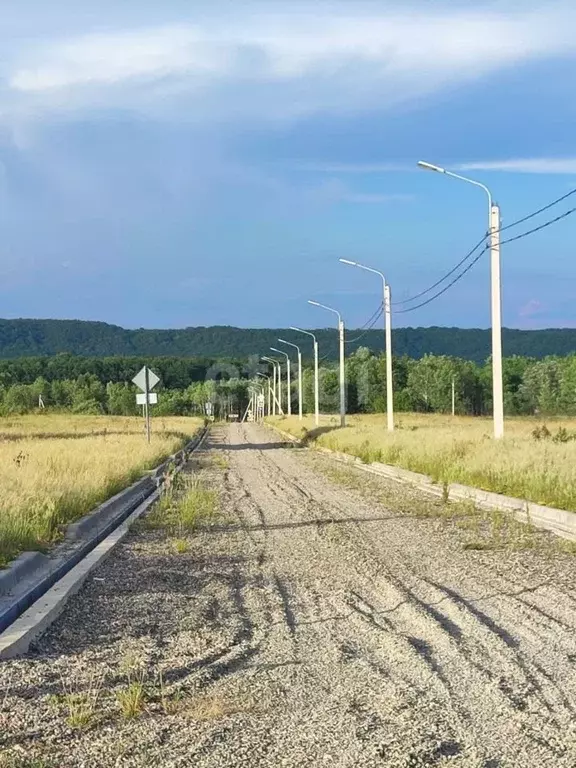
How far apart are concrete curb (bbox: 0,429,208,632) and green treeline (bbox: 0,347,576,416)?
340 feet

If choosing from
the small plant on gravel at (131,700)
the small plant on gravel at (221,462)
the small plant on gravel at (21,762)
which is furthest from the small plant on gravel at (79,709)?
the small plant on gravel at (221,462)

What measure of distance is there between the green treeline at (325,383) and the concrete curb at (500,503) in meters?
95.0

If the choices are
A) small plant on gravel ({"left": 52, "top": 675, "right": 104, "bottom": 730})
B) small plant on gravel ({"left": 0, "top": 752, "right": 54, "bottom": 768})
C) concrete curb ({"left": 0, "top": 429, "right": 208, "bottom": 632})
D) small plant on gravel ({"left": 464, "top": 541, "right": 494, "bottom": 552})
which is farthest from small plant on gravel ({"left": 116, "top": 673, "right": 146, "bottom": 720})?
small plant on gravel ({"left": 464, "top": 541, "right": 494, "bottom": 552})

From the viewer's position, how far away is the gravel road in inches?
200

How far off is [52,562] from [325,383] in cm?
12599

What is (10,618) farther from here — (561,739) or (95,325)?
(95,325)

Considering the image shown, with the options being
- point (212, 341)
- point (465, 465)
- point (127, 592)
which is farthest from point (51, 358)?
point (127, 592)

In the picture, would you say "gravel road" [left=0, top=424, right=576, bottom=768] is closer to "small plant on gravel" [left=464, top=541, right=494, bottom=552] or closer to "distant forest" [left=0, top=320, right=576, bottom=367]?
"small plant on gravel" [left=464, top=541, right=494, bottom=552]

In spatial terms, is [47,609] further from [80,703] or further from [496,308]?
[496,308]

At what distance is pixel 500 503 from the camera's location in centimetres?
1766

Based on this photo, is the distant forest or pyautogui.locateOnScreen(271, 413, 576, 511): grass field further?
the distant forest

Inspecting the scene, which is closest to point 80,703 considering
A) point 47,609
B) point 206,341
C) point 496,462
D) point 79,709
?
point 79,709

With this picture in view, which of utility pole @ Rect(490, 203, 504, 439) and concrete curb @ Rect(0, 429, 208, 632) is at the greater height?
utility pole @ Rect(490, 203, 504, 439)

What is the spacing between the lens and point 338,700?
19.3ft
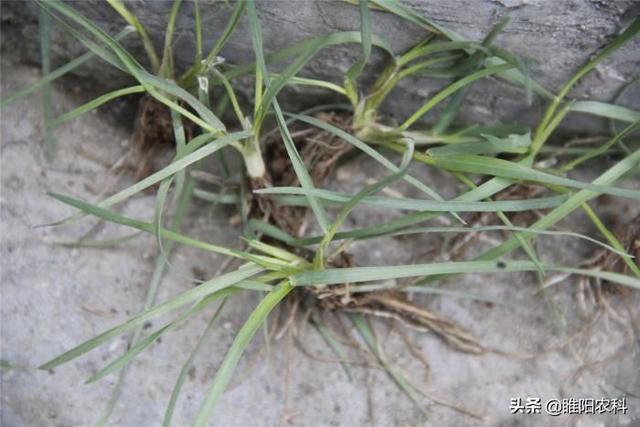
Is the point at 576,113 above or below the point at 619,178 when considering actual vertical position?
above

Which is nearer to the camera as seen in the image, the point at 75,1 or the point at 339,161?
the point at 75,1

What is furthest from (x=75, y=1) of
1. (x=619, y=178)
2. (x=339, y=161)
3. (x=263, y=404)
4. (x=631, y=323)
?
(x=631, y=323)

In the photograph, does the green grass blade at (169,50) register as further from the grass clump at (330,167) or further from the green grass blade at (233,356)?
the green grass blade at (233,356)

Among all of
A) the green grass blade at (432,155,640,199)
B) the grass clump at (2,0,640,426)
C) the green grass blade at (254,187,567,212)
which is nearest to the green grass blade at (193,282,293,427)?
the grass clump at (2,0,640,426)

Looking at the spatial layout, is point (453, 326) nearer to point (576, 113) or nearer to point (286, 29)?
point (576, 113)

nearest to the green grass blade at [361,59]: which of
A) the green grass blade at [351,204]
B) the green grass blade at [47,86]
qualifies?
the green grass blade at [351,204]

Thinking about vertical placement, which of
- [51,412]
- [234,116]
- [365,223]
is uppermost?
[234,116]

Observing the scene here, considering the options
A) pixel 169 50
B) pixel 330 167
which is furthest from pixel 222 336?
pixel 169 50

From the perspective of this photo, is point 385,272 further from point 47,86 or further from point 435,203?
point 47,86
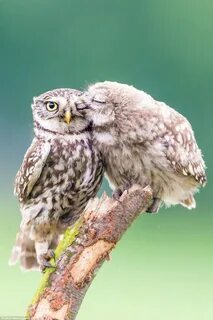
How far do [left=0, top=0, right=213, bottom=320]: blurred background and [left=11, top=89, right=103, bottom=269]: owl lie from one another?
3.32 meters

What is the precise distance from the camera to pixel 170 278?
30.3ft

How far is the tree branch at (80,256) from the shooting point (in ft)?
12.4

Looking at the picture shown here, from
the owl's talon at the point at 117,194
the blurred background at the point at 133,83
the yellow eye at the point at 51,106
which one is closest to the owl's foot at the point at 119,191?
the owl's talon at the point at 117,194

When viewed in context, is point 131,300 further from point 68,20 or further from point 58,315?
point 58,315

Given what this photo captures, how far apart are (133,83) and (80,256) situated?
20.9 feet

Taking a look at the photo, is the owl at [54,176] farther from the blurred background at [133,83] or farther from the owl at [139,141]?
the blurred background at [133,83]

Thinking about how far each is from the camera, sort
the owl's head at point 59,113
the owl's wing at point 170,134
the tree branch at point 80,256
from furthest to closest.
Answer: the owl's wing at point 170,134, the owl's head at point 59,113, the tree branch at point 80,256

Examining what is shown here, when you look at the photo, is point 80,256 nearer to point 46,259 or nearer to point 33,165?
point 46,259

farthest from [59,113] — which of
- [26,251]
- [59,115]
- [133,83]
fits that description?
[133,83]

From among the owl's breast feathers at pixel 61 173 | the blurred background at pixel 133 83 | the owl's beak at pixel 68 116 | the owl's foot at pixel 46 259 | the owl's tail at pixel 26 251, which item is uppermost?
the owl's beak at pixel 68 116

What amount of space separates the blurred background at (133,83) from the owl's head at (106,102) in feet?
11.6

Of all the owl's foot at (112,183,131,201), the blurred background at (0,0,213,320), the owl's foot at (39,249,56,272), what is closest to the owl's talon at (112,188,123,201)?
the owl's foot at (112,183,131,201)

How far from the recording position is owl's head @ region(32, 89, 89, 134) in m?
4.23

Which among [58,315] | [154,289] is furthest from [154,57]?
[58,315]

** REQUIREMENTS **
Please rewrite every line of the records above as one numbered list, dropping the blank lines and leaving the pictures out.

** RESPONSE TO THE EXERCISE **
1. How far apart are concrete curb (bbox: 0,429,208,632) and green treeline (bbox: 0,347,576,416)?
2. 340 feet
3. If choosing from
4. the small plant on gravel at (131,700)
5. the small plant on gravel at (221,462)
6. the small plant on gravel at (21,762)
7. which is furthest from the small plant on gravel at (79,709)?
8. the small plant on gravel at (221,462)
9. What measure of distance is there between the green treeline at (325,383) and the concrete curb at (500,503) in meters?
10. 95.0
11. If the choices are
12. A) small plant on gravel ({"left": 52, "top": 675, "right": 104, "bottom": 730})
13. B) small plant on gravel ({"left": 0, "top": 752, "right": 54, "bottom": 768})
14. C) concrete curb ({"left": 0, "top": 429, "right": 208, "bottom": 632})
15. D) small plant on gravel ({"left": 464, "top": 541, "right": 494, "bottom": 552})
16. which is farthest from small plant on gravel ({"left": 116, "top": 673, "right": 146, "bottom": 720})?
17. small plant on gravel ({"left": 464, "top": 541, "right": 494, "bottom": 552})
18. From the viewer's position, how far away is the gravel road in inches?
19. 200
20. How far off is [52,562] from [325,383] in cm?
21. 12599
22. What is (10,618) farther from here — (561,739) or (95,325)?
23. (95,325)
24. Considering the image shown, with the options being
25. - point (212, 341)
26. - point (465, 465)
27. - point (127, 592)
28. which is farthest from point (51, 358)?
29. point (127, 592)
30. In the picture, would you say "gravel road" [left=0, top=424, right=576, bottom=768] is closer to "small plant on gravel" [left=464, top=541, right=494, bottom=552] or closer to "distant forest" [left=0, top=320, right=576, bottom=367]?
31. "small plant on gravel" [left=464, top=541, right=494, bottom=552]
32. In spatial terms, is [47,609] further from [80,703] or further from [496,308]?
33. [496,308]
34. At what distance is pixel 500 503 from the camera's location in centimetres?
35. 1766
36. Based on this photo, is the distant forest or pyautogui.locateOnScreen(271, 413, 576, 511): grass field further?
37. the distant forest
38. Inspecting the scene, which is closest to point 80,703 considering
39. A) point 47,609
40. B) point 206,341
41. C) point 496,462
42. D) point 79,709
43. ?
44. point 79,709
45. With this picture in view, which of utility pole @ Rect(490, 203, 504, 439) and concrete curb @ Rect(0, 429, 208, 632) is at the greater height?
46. utility pole @ Rect(490, 203, 504, 439)
47. What is the spacing between the lens and point 338,700?
48. 19.3ft
49. Is the point at 576,113 above or below the point at 619,178 when considering actual vertical position?
50. above
51. Which is nearer to the camera as seen in the image, the point at 75,1 or the point at 339,161?
52. the point at 75,1
53. What is furthest from (x=75, y=1) of
54. 1. (x=619, y=178)
55. 2. (x=339, y=161)
56. 3. (x=263, y=404)
57. 4. (x=631, y=323)
58. ?
59. (x=631, y=323)
60. In the photograph, does the green grass blade at (169,50) register as further from the grass clump at (330,167) or further from the green grass blade at (233,356)?
61. the green grass blade at (233,356)
62. Among all of
63. A) the green grass blade at (432,155,640,199)
64. B) the grass clump at (2,0,640,426)
65. C) the green grass blade at (254,187,567,212)
66. which is nearest to the green grass blade at (193,282,293,427)?
67. the grass clump at (2,0,640,426)
68. Looking at the spatial layout, is point (453, 326) nearer to point (576, 113) or nearer to point (286, 29)?
69. point (576, 113)
70. nearest to the green grass blade at [361,59]: which of
71. A) the green grass blade at [351,204]
72. B) the green grass blade at [47,86]
73. qualifies?
74. the green grass blade at [351,204]
75. Thinking about vertical placement, which of
76. - [51,412]
77. - [234,116]
78. - [365,223]
79. is uppermost?
80. [234,116]
81. Observing the scene here, considering the options
82. A) pixel 169 50
83. B) pixel 330 167
84. which is furthest from pixel 222 336?
85. pixel 169 50
86. From the perspective of this photo, is point 385,272 further from point 47,86 or further from point 435,203?
87. point 47,86
88. How far do [left=0, top=0, right=213, bottom=320]: blurred background and [left=11, top=89, right=103, bottom=269]: owl lie from one another?
89. 3.32 meters
90. What is the precise distance from the camera to pixel 170 278?
91. 30.3ft
92. How far is the tree branch at (80,256) from the shooting point (in ft)?
93. 12.4
94. Looking at the picture shown here, from
95. the owl's talon at the point at 117,194
96. the blurred background at the point at 133,83
97. the yellow eye at the point at 51,106
98. which one is closest to the owl's foot at the point at 119,191?
99. the owl's talon at the point at 117,194
100. When viewed in context, is point 131,300 further from point 68,20 or further from point 58,315?
101. point 58,315
102. Given what this photo captures, how far apart are (133,83) and (80,256) situated?
103. 20.9 feet
104. Taking a look at the photo, is the owl at [54,176] farther from the blurred background at [133,83] or farther from the owl at [139,141]?
105. the blurred background at [133,83]
106. Thinking about how far each is from the camera, sort
107. the owl's head at point 59,113
108. the owl's wing at point 170,134
109. the tree branch at point 80,256
110. from furthest to closest.
111. Answer: the owl's wing at point 170,134, the owl's head at point 59,113, the tree branch at point 80,256
112. Examining what is shown here, when you look at the photo, is point 80,256 nearer to point 46,259 or nearer to point 33,165?
113. point 46,259
114. farthest from [59,113] — which of
115. - [26,251]
116. - [59,115]
117. - [133,83]
118. fits that description?
119. [133,83]
120. From among the owl's breast feathers at pixel 61 173 | the blurred background at pixel 133 83 | the owl's beak at pixel 68 116 | the owl's foot at pixel 46 259 | the owl's tail at pixel 26 251, which item is uppermost?
121. the owl's beak at pixel 68 116
122. What amount of space separates the blurred background at (133,83) from the owl's head at (106,102) in feet?
123. 11.6
124. Of all the owl's foot at (112,183,131,201), the blurred background at (0,0,213,320), the owl's foot at (39,249,56,272), what is closest to the owl's talon at (112,188,123,201)?
125. the owl's foot at (112,183,131,201)
126. How far from the recording position is owl's head @ region(32, 89, 89, 134) in m?
127. 4.23
128. Which among [58,315] | [154,289] is furthest from [154,57]?
129. [58,315]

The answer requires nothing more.